Segment Start: PASSAGE TO READ

Kindness has long arms

During my years as a writer, I have often written about my daughter, Michele, whom we lost at age 11 to Spinal Muscular Atrophy (SMA). It was back in 1982, but seems like yesterday. Yes, I still grieve – always will, as other parents who have lost children know, we just learn to carry it. One of my salvations, however, has been being able to write about Michele and the instructive, intuitive way she LIVED LIFE! More than two decades since her passing, those lessons still resonate, some at certain times more than others.
When I first wrote about an experience we had while living in Iowa when Michele won a prize at a local mall’s Halloween costume contest because she disguised herself as “The Fonz” and her wheelchair as a motorcycle, it was in a column as I remembered the kind, compassionate roller-skating gorilla who took an interest in her and turned out to be one of the judges. The column, which appeared here at the Herald before, was my attempt to capture the lesson in that: you never know the long-armed reach of a simple kindness. That of the gorilla meant the world to Michele that night. It means the world to her mother more than two decades later.

Segment End: PASSAGE TO READ
Segment Start: RECORDED DATA

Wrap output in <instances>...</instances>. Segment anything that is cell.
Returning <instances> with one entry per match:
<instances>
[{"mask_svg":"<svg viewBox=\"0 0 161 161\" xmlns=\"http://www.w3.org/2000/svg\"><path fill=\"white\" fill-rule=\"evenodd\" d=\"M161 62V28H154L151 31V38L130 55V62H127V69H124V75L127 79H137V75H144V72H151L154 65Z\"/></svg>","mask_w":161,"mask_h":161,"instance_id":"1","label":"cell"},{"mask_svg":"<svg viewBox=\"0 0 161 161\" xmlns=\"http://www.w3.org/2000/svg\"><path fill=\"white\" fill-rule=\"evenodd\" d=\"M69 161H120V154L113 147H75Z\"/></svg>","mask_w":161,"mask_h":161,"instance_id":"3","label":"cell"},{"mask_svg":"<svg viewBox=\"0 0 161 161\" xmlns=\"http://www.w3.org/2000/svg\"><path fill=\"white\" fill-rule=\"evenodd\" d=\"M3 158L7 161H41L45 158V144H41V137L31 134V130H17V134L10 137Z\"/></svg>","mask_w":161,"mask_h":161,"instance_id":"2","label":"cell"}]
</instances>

Segment End: RECORDED DATA

### TASK 1
In the column on kindness, how did Michele dress herself and her wheelchair for the mall's Halloween costume contest?
### TASK 2
Reproduce the part of the column on kindness that begins at the words "During my years" and stops after the words "more than others.".

### EXPECTED ANSWER 1
She dressed as "The Fonz" and disguised her wheelchair as a motorcycle.

### EXPECTED ANSWER 2
During my years as a writer, I have often written about my daughter, Michele, whom we lost at age 11 to Spinal Muscular Atrophy (SMA). It was back in 1982, but seems like yesterday. Yes, I still grieve – always will, as other parents who have lost children know, we just learn to carry it. One of my salvations, however, has been being able to write about Michele and the instructive, intuitive way she LIVED LIFE! More than two decades since her passing, those lessons still resonate, some at certain times more than others.